= Partition regularity =

In combinatorics, a branch of mathematics, partition regularity is one notion of largeness for a collection of sets.

Given a set $X$, a collection of subsets $\mathbb{S} \subset \mathcal{P}(X)$ is called partition regular if every set A in the collection has the property that, no matter how A is partitioned into finitely many subsets, at least one of the subsets will also belong to the collection. That is,
for any $A \in \mathbb{S}$, and any finite partition $A = C_1 \cup C_2 \cup \cdots \cup C_n$, there exists an i ≤ n such that $C_i$ belongs to $\mathbb{S}$. Ramsey theory is sometimes characterized as the study of which collections $\mathbb{S}$ are partition regular.

== Examples ==
- The collection of all infinite subsets of an infinite set X is a prototypical example. In this case partition regularity asserts that every finite partition of an infinite set has an infinite cell (i.e. the infinite pigeonhole principle.)
- Sets with positive upper density in $\mathbb{N}$: the upper density $\overline{d}(A)$ of $A \subset \mathbb{N}$ is defined as $\overline{d}(A) = \limsup_{n \rightarrow \infty} \frac{| \{1,2,\ldots,n\} \cap A|}{n}.$ (Szemerédi's theorem)
- For any ultrafilter $\mathbb{U}$ on a set $X$, $\mathbb{U}$ is partition regular: for any $A \in \mathbb{U}$, if $A = C_1 \sqcup \cdots \sqcup C_n$, then exactly one $C_i \in \mathbb{U}$.
- Sets of recurrence: a set R of integers is called a set of recurrence if for any measure-preserving transformation $T$ of the probability space (Ω, β, μ) and $A \in \beta$ of positive measure there is a nonzero $n \in R$ so that $\mu(A \cap T^{n}A) > 0$.
- Call a subset of natural numbers a.p.-rich if it contains arbitrarily long arithmetic progressions. Then the collection of a.p.-rich subsets is partition regular (Van der Waerden, 1927).
- Let $[A]^n$ be the set of all n-subsets of $A \subset \mathbb{N}$. Let $\mathbb{S}^n = \bigcup^{ }_{A \subset \mathbb{N}} [A]^n$. For each n, $\mathbb{S}^n$ is partition regular. (Ramsey, 1930).
- For each infinite cardinal $\kappa$, the collection of stationary sets of $\kappa$ is partition regular. More is true: if $S$ is stationary and $S=\bigcup_{\alpha < \lambda} S_{\alpha}$ for some $\lambda < \kappa$, then some $S_{\alpha}$ is stationary.
- The collection of $\Delta$-sets: $A \subset \mathbb{N}$ is a $\Delta$-set if $A$ contains the set of differences $\{s_m - s_n : m,n \in \mathbb{N},\, n<m \}$ for some sequence $\langle s_n \rangle^{\infty}_{n=1}$.
- The set of barriers on $\mathbb{N}$: call a collection $\mathbb{B}$ of finite subsets of $\mathbb{N}$ a barrier if:
  - $\forall X,Y \in \mathbb{B}, X \not\subset Y$ and
  - for all infinite $I \subset \cup \mathbb{B}$, there is some $X \in \mathbb{B}$ such that the elements of X are the smallest elements of I; i.e. $X \subset I$ and $\forall i \in I \setminus X, \forall x \in X, x<i$.
 This generalizes Ramsey's theorem, as each $[A]^n$ is a barrier. (Nash-Williams, 1965)
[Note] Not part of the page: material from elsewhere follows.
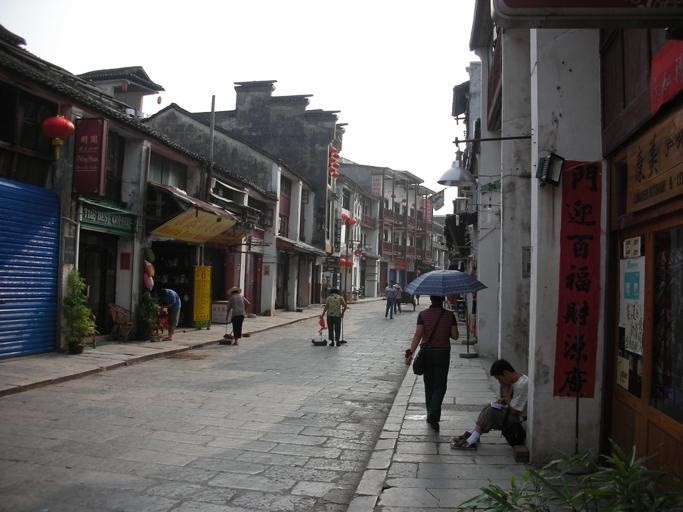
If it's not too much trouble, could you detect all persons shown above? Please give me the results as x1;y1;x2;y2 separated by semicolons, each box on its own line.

- Finite products of infinite trees (Halpern–Läuchli, 1966)
- Piecewise syndetic sets (Brown, 1968)
- Call a subset of natural numbers i.p.-rich if it contains arbitrarily large finite sets together with all their finite sums. Then the collection of i.p.-rich subsets is partition regular (Jon Folkman, Richard Rado, and J. Sanders, 1968).
- (m, p, c)-sets
- IP sets
- MT^{k} sets for each k, i.e. k-tuples of finite sums (Milliken–Taylor, 1975)
- Central sets; i.e. the members of any minimal idempotent in $\beta\mathbb{N}$, the Stone–Čech compactification of the integers. (Furstenberg, 1981, see also Hindman, Strauss, 1998)

== Diophantine equations ==
A Diophantine equation $P(\mathbf{x}) = 0$ is called partition regular if the collection of all infinite subsets of $\N$ containing a solution is partition regular. Rado's theorem characterises exactly which systems of linear Diophantine equations $\mathbf{A}\mathbf{x} = \mathbf{0}$ are partition regular. Much progress has been made recently on classifying nonlinear Diophantine equations.